I would like to try to show that, beyond this official recognition of Rousseau, this inscription of Rousseau in the history of philosophy, there exists an aspect of Rousseau, there exist words of Rousseau’s and arguments of Rousseau’s which, like Machiavelli’s – this is why the comparison does not seem to me to be entirely arbitrary – have practically remained a dead letter. To put it differently, there exist words in Rousseau, and perhaps concepts and arguments as well, which were not registered by philosophy in its history when philosophy drew up the accounts of its history or settled its accounts with its own history. The philosophy that has inscribed Rousseau in its history for one or another merit has drawn up its accounts, and its tallies are accurate – but with the figures it has registered. The drawback, or the boon, is that a few figures, a few words, a few concepts have been left out of account, have been neglected. I would like to try to sketch not an exhaustive inventory of these Rousseauesque words and concepts left out of account by the history of philosophy, but an inventory of just a handful of them.
To this end, I shall be focusing my lectures on the second Discourse, the Discourse on the Origin of Inequality among Men. To pose the problem, I shall set out from the following aporia or contradiction. With Rousseau, we are quite obviously (since I’ve already discussed Machiavelli on the one hand and natural law philosophy on the other) in the same problematic and the same basic concepts as those of the whole natural law school, that is, the same concepts we have found in Hobbes and Locke.3 There are doubtless differences between Rousseau, Hobbes, and Locke, but there were also differences between Locke and Hobbes, between Grotius and Pufendorf, between Burlamaqui and Locke; ultimately, the difference between Rousseau and his predecessors is no greater than the differences between his predecessors themselves.
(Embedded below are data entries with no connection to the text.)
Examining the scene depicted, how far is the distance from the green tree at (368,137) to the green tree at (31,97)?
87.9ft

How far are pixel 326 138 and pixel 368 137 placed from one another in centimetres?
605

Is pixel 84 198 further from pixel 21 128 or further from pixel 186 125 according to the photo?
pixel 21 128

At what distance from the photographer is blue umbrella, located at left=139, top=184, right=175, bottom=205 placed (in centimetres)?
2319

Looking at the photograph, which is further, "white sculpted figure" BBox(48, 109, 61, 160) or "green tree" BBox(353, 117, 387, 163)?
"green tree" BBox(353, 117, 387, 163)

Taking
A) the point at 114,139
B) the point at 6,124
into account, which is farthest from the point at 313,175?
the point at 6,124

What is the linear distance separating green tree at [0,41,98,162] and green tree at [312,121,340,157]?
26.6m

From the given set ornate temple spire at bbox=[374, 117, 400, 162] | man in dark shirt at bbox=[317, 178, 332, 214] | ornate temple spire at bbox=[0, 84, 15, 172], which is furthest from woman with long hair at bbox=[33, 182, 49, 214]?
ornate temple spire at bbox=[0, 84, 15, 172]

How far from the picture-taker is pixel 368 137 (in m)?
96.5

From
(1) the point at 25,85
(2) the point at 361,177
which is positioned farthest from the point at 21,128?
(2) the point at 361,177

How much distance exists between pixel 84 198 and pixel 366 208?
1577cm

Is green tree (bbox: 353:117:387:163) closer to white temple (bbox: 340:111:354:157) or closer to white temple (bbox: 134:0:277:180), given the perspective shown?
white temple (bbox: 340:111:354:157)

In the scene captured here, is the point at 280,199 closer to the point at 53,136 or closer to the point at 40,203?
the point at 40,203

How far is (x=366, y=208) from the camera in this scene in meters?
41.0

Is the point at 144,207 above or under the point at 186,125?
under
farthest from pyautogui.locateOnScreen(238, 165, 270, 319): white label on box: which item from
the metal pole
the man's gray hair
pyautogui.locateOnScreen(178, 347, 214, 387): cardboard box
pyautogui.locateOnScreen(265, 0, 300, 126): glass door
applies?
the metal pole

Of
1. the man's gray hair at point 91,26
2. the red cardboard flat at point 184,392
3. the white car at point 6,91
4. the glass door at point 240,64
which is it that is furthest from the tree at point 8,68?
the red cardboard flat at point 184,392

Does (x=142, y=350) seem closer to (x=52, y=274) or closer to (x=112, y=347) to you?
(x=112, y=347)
If we were able to speak of a thought common to his predecessors, we have to extend it to Rousseau as well: for the basis is plainly the same.
Let us put that more precisely. The form of thought which we see at work in Rousseau, and which commands everything, is the same form of thought as in his predecessors: it is the thought of the origin, the thought that has recourse to the origin. Rousseau very clearly says in several passages that we must go back to society’s origins to expose its foundations, that there can be no other way: this way is mandatory for everyone. He adds that this origin is man’s nature, man in the state of nature. He repeats, then, what his predecessors have said.
Here, for example, is a passage from the second Discourse: ‘this … study of original man, of his true needs and the fundamental principle of his duties, is also the only effective means for doing away with the host of difficulties that present themselves regarding the origin of moral inequality, the true foundations of the body politic, the reciprocal rights of its members, and countless other similar matters whose importance is equalled only by their obscurity.’4 Elsewhere, Rousseau writes: ‘about [the state of nature] we should … have accurate notions in order to judge our present state properly’.5
The procedure is thus perfectly clear. It is essential to go back to the state of nature, the state of origin, in order to discover man’s nature there: only on this condition can we come to know natural right [droit], natural law [loi], the foundation of societies, civil law, political institutions, and the inequality that reigns among men in our present state. Thus the general form of philosophical discourse remains the same. And, in the general form of recourse to the origin, we see the same major categories of thought come into play in Rousseau as in all his predecessors, namely: the state of nature, the state of war, natural right, natural law, the social contract, sovereignty, civil law. This is the obligatory arsenal of this thought of the origin in the field of law.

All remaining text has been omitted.